Casey laughed, pulling her own newly straightened yellow-ish blond hair into a ponytail. “I hate to break it to you Sophs, but math isn’t exactly useless in everyday life.”
“Well, that’s what I like to tell myself, anyway,” Sophie said with a giggle, pushing her black Gucci glasses that she didn’t need—they were strictly an accessory as Sophie’s vision was perfect—higher onto the bridge of her perfectly upturned nose, and sipped greedily at her soy latte, foam covering her lips before she licked it off, quick as a cat. With her hair pulled back, glasses on, and dressed in a tiny Ralph Lauren green and black plaid skirt, Wolford tights, and a Kelly green Hermes wool sweater, Sophie looked more like a psychotically cheerful catholic schoolgirl than a much-envied Upper East Side A-Lister. But frequent costume changes were part of Sophie’s charm—and one of the things Casey liked best about the diminutive honey-haired Bramford resident.

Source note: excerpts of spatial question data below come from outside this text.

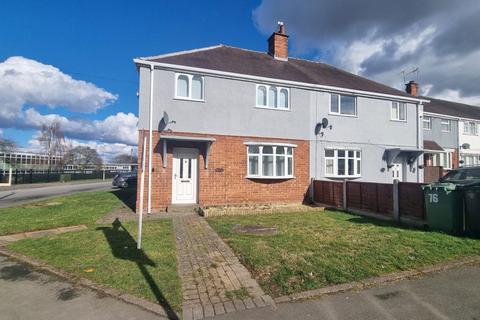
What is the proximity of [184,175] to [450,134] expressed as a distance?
79.2ft

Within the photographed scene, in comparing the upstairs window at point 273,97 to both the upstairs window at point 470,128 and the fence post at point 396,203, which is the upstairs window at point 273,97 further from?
Answer: the upstairs window at point 470,128

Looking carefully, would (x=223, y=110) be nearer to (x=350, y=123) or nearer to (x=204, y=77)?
(x=204, y=77)

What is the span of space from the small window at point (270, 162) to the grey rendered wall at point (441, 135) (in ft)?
52.2

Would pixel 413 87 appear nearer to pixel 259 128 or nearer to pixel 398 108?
pixel 398 108

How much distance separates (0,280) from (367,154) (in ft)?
52.0

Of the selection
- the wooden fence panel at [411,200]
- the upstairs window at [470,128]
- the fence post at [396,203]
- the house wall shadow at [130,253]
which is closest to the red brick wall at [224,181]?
the house wall shadow at [130,253]

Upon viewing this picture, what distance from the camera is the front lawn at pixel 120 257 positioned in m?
4.38

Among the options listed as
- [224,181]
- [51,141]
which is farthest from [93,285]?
[51,141]

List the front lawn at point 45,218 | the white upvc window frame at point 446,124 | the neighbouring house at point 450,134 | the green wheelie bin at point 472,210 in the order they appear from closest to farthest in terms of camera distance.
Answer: the green wheelie bin at point 472,210 → the front lawn at point 45,218 → the neighbouring house at point 450,134 → the white upvc window frame at point 446,124

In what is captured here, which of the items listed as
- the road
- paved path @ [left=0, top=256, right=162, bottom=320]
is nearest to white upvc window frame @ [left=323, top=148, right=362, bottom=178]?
paved path @ [left=0, top=256, right=162, bottom=320]

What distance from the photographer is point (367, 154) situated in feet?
52.9

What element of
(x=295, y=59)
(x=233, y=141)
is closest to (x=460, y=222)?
(x=233, y=141)

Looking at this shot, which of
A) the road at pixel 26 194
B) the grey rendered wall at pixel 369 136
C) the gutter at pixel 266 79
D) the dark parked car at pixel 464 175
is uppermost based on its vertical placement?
the gutter at pixel 266 79

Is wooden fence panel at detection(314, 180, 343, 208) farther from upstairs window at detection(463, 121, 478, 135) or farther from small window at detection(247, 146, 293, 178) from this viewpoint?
upstairs window at detection(463, 121, 478, 135)
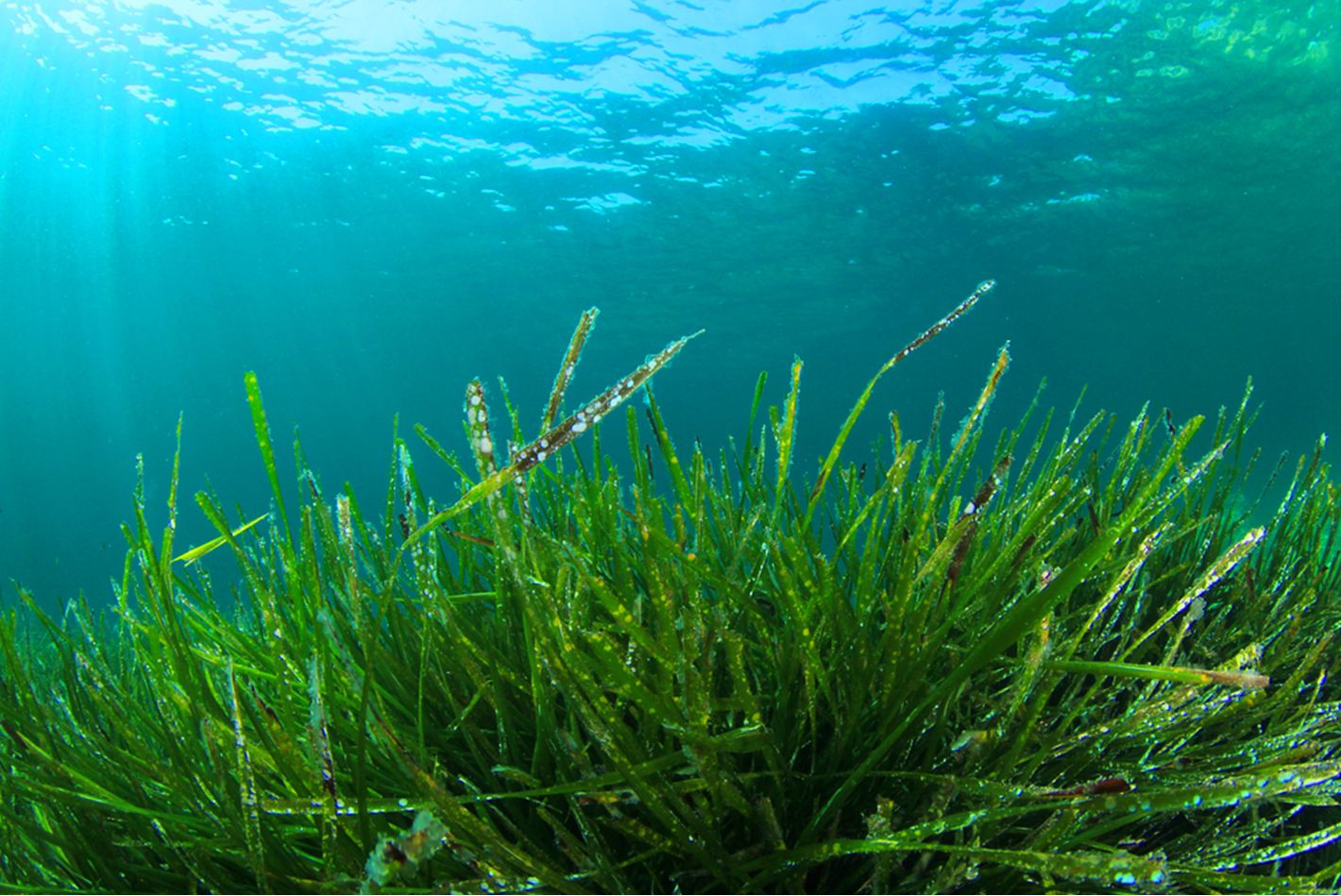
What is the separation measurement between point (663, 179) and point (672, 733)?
1263 inches

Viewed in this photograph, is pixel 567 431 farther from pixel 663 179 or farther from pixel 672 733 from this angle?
pixel 663 179

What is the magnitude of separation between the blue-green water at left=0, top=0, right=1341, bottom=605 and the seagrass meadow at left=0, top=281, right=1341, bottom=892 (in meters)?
11.0

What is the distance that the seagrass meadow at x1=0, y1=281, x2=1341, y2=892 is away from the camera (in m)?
0.91

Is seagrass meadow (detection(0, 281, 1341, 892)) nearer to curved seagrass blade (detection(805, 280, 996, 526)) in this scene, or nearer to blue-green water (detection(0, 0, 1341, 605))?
curved seagrass blade (detection(805, 280, 996, 526))

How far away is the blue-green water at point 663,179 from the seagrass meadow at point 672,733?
36.1 feet

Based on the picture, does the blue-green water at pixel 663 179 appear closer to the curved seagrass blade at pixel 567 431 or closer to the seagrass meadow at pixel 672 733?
the seagrass meadow at pixel 672 733

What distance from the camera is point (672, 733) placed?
100cm

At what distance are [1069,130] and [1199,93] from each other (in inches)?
149

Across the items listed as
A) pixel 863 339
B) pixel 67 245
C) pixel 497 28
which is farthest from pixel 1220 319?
pixel 67 245

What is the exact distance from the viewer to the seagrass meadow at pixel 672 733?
910mm

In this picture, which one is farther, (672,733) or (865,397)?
(865,397)

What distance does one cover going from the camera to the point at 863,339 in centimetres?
5262

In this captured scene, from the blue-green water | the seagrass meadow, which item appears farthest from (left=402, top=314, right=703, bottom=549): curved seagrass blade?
the blue-green water

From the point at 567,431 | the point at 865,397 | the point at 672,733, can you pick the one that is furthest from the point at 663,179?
the point at 672,733
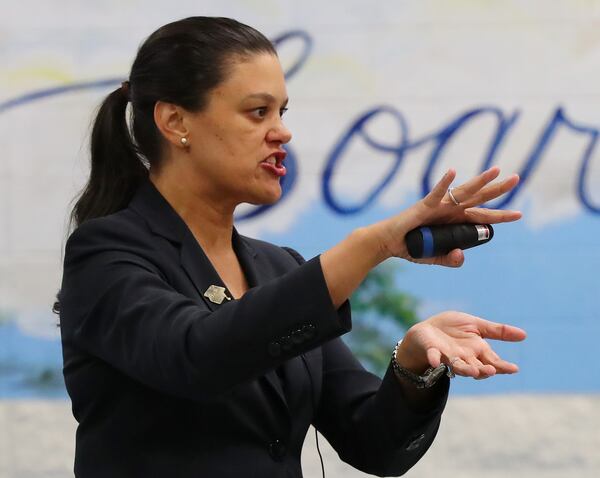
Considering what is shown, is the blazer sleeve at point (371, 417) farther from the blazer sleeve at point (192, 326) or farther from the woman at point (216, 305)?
the blazer sleeve at point (192, 326)

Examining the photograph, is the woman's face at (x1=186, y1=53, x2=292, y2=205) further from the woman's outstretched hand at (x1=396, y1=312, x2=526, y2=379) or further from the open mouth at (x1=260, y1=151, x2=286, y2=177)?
the woman's outstretched hand at (x1=396, y1=312, x2=526, y2=379)

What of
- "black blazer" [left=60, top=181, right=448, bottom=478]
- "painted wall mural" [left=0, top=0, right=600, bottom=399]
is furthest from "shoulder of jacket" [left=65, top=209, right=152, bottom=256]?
"painted wall mural" [left=0, top=0, right=600, bottom=399]

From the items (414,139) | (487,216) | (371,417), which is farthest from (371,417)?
(414,139)

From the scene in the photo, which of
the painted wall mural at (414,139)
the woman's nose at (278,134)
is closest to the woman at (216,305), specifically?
the woman's nose at (278,134)

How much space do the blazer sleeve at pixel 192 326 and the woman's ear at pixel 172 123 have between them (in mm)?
305

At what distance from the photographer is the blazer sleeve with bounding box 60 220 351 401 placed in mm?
1589

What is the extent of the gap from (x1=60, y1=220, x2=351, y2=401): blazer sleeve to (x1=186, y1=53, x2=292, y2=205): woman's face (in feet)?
0.91

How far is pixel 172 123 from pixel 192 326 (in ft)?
1.74

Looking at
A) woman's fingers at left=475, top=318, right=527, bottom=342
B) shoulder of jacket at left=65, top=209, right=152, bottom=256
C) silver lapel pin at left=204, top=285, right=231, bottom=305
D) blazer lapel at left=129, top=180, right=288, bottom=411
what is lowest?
silver lapel pin at left=204, top=285, right=231, bottom=305

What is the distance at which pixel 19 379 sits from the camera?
3973 millimetres

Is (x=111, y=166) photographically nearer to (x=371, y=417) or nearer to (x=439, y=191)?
(x=371, y=417)

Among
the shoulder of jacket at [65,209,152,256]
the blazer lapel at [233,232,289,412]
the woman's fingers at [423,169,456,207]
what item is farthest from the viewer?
the blazer lapel at [233,232,289,412]

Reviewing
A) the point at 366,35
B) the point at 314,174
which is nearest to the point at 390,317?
the point at 314,174

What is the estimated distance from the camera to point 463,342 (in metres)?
1.76
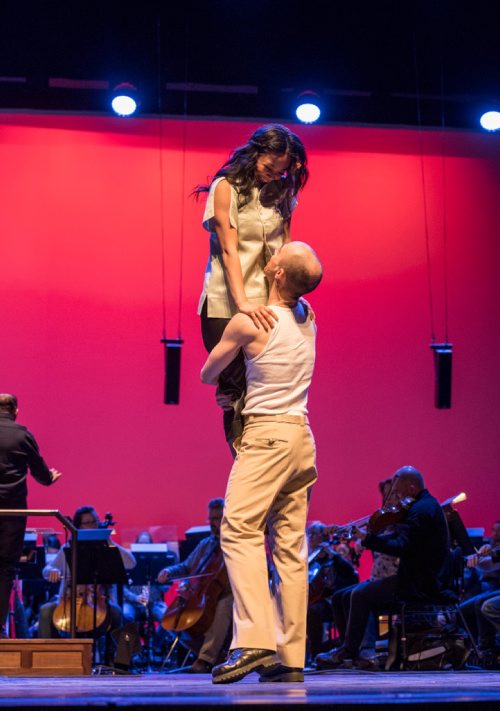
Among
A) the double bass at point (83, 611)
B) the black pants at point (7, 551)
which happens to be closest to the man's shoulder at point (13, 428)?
the black pants at point (7, 551)

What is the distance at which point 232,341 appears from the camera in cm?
321

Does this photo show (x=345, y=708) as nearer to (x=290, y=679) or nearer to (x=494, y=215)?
(x=290, y=679)

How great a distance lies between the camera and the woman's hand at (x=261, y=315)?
3211mm

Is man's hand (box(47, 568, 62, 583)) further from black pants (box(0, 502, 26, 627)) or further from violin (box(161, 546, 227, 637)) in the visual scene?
black pants (box(0, 502, 26, 627))

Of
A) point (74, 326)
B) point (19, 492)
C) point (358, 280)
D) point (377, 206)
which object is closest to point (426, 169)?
point (377, 206)

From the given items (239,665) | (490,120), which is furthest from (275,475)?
(490,120)

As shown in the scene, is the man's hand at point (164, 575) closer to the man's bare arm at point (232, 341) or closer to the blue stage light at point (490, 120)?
the man's bare arm at point (232, 341)

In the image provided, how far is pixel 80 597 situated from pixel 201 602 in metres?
0.95

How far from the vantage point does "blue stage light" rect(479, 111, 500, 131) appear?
10.2 metres

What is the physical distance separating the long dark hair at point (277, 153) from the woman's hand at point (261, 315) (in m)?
0.52

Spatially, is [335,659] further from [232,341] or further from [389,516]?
[232,341]

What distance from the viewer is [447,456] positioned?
10188 mm

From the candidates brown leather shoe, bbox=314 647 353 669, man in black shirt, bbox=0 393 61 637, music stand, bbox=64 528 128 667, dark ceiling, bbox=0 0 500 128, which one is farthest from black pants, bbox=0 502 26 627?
dark ceiling, bbox=0 0 500 128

The best, or maybe worst thing about Sophie St. John was that she rarely took herself seriously—and, unfortunately as a result, nobody else really did either . . . In reality, Sophie was titanically smart—so much so that she’d skipped the sixth grade entirely when her English teacher discovered her plowing through Jane Austen’s entire oeuvre one fateful semester, hiding battered paperbacks under her desk so she could read through her classes undisturbed.
Casey looked around the lounge, taking in the enormous movie screen hanging at the front of the room, which was currently blasting VH1’s exercise in nostalgia, I Love the Eighties, at maximum volume, the screen filled with the image of George Michael jumping around on a runway, his hands covered in day-glo green gloves that were beyond horrific. A stainless steel, state-of-the-art popcorn machine that, as far as Casey could tell so far, nobody ever used stood in the corner, and an adjacent sculptured outdoor garden was clearly visible through a long row of windows.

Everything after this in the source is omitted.